One day — soon — it may be possible to take almost perfect photos and videos with less-than-perfect lenses
Digital processing has been around for a long time. Photoshop was first released in 1988, but even before then, the mathematics to blur and enhance video was known for decades. Now, we're starting to use the abundance of digital processing that we have available to us today to correct images from sub-par lenses, and even to optimise - and almost perfect - lenses that are very good indeed.
In fact, some industry insiders are now saying that built-in lenses can compete with removable ones on the grounds that the correction built into the cameras is based on a complete knowledge of the lens, and this is something that you simply can't do if you allow any lens to be used, because being able to treat the lens and sensor combination as a "closed" system is always going to give you the best chance of correcting lens defects digitally.
Incredibly, some of the digital processing techniques that are in use in today's studios and edit suites were invented in the 1920s and 30s. They were only theoretical then, and it was only in the 60s and 70s, in forward-looking research establishments like IRCAM (Institut de Recherche et Coordination Acoustique/Musique) that computer music composition programs started to produce real results - even if it took a week of number-crunching on those early computers to generate a few seconds of synthesised sound.
Impossible
The rate of progress is truly incredible and - just as predicted by Raymond Kurzweil in is seminal book "The Singularity is Near", we are starting to see things happen that just a few years ago would have seemed impossible.
The slide rule was in use for over three hundred years until Hewlett Packard released the HP35 scientific calculator in the mid seventies.
What has happened since then? This: our ability to calculate with a hand-held device has increased in the space of only forty-one years by several hundred million times.
The slide rule is just a single poignant example of the kind of change that surrounds us. There are dozens of other instances of this type of off-the-scale rate of progress.
So, what examples are there of things that were supposed to be impossible?

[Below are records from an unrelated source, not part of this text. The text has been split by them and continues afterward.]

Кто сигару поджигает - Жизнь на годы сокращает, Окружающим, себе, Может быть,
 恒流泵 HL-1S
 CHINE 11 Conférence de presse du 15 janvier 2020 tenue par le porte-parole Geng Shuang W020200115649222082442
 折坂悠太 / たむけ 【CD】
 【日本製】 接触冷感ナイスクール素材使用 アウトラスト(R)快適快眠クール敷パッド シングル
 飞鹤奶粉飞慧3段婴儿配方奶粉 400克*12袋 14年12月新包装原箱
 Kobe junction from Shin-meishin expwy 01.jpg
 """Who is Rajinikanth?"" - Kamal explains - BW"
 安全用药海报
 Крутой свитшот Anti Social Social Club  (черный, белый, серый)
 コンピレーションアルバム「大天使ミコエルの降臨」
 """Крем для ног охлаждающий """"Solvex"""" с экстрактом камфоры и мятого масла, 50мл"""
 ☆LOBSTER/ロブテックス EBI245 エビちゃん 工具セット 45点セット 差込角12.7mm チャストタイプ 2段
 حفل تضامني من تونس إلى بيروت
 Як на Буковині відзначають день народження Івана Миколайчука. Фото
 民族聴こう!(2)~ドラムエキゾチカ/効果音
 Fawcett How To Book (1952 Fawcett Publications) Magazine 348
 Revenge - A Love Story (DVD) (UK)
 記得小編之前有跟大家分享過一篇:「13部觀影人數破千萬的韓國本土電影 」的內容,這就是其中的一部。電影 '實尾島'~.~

And where is all this taking us? How about this for example (it's software called Melodyne that "unmixes" music). And of course there's Photoshop's Content Aware Fill, which somehow "generates" new material to fit in - often seamlessly - where an image has been stretched or an object removed.
Hard to take in
In digital signal processing (that means audio as well as video) the amount of sheer computing power available is hard to take in. What would have taken a room full of servers ten years ago, and would simply have been impossible twenty years ago, is now available in a portable device that you can hold in the palm of your hand. Companies like Altera and Xilinx make chips with over three billion transistors in them. My family's first-ever colour TV, back in the seventies, had only 63 transistors (I counted them, in the service manual!).
So, if you can build a colour TV with only 63 transistors, think what you can do with forty-seven million times that number!
And that's ignoring the advances in software and communications as well.
That's enough processing power to take an incoming SDI feed of 1080 video and compress it into ProRes and store it on an SSD, in real-time. There are even bigger processors than that now and the trend shows no signs of slowing down. In fact, as predicted by Kurzweil, it's speeding up.
And now, we are starting to see things that really did look like magic a few years ago, and one of them is the subject of this article: digitally correcting lens aberrations so that you end up with a better image that you could expect through optics alone.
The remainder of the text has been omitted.